A universe, a cosmos within, entered without fear of ‘falling’ or ‘lostness’.
Curiosity and love gluing each eternal moment to that ‘third’ way of seeing, beyond ‘reason’ or ‘understanding’.
‘Others’ words are caressed off the page by ‘her words’, re-crafted in moments of embodied heart, drifting lazily yet precisely, soft and yet strident, in ‘nothingness’ and ‘everything’, finding their places within, to quicken, heal and restore.
In an eon it is over, yet wondrously it has just begun, like a breath that has neither beginning nor end, constantly nourishing without register.

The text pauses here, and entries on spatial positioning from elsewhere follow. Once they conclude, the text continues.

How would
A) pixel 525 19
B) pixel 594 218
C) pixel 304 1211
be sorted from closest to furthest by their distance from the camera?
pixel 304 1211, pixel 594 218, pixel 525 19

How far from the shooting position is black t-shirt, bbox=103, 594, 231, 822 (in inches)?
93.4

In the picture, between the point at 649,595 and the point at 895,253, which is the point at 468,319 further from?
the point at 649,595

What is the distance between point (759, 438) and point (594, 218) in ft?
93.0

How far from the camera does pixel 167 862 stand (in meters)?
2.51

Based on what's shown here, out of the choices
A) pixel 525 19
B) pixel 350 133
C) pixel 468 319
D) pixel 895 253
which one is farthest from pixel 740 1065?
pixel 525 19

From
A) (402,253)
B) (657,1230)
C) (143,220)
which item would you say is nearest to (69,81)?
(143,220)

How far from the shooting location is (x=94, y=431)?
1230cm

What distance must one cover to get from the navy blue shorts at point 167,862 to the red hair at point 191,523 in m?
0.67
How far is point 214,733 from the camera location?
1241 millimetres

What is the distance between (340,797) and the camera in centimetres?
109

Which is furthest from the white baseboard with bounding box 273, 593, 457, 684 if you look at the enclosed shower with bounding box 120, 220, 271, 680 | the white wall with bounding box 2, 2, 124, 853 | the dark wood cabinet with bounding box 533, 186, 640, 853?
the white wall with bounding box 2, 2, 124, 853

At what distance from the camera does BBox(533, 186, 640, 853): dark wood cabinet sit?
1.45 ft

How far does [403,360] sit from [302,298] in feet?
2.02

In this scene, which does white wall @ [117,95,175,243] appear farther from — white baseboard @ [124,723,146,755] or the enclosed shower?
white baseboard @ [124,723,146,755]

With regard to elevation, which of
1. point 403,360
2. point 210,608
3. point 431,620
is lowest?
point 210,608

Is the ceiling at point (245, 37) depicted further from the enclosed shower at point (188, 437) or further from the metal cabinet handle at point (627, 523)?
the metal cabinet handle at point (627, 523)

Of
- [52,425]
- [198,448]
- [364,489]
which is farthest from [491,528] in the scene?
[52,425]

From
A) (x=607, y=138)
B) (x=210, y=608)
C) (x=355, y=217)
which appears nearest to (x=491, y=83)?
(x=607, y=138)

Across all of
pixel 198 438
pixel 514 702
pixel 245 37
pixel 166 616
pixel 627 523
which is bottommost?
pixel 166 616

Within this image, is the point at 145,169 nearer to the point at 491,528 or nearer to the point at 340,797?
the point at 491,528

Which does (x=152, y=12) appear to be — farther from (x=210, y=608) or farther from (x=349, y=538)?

Temporal time dictates ‘this space’ will no longer host ‘that’ communion of ‘beings’, drawn from compass points near and far, intonations that rise and fall, like the drumlins and flatlands of their birth.
But still your heart ‘sacred child’, ‘precious youth’, ‘wise-self’’ and once again feel that familiar, yet new sense of ‘early summer sun and soft beams of light, dancing freely to the cadence of Ashe House’, forever together in the ‘noticing’.
Terry Shevlin July 2014
This poem is based on a level two Sensorimotor training in Ashe House, Dublin, in the summer of 2014. It is my interpretation of our ‘noticing practice’ led by the trainer Christina Dickinson, and a tribute to the fabulous therapists, assistants and co-trainer (Tony Buckley) who started off as colleagues and are now soul friends.
I was honoured and surprised that on the penultimate day of the level II Cert training, on Saturday 28th January 2017, Tony chose to use this in our morning attention practice.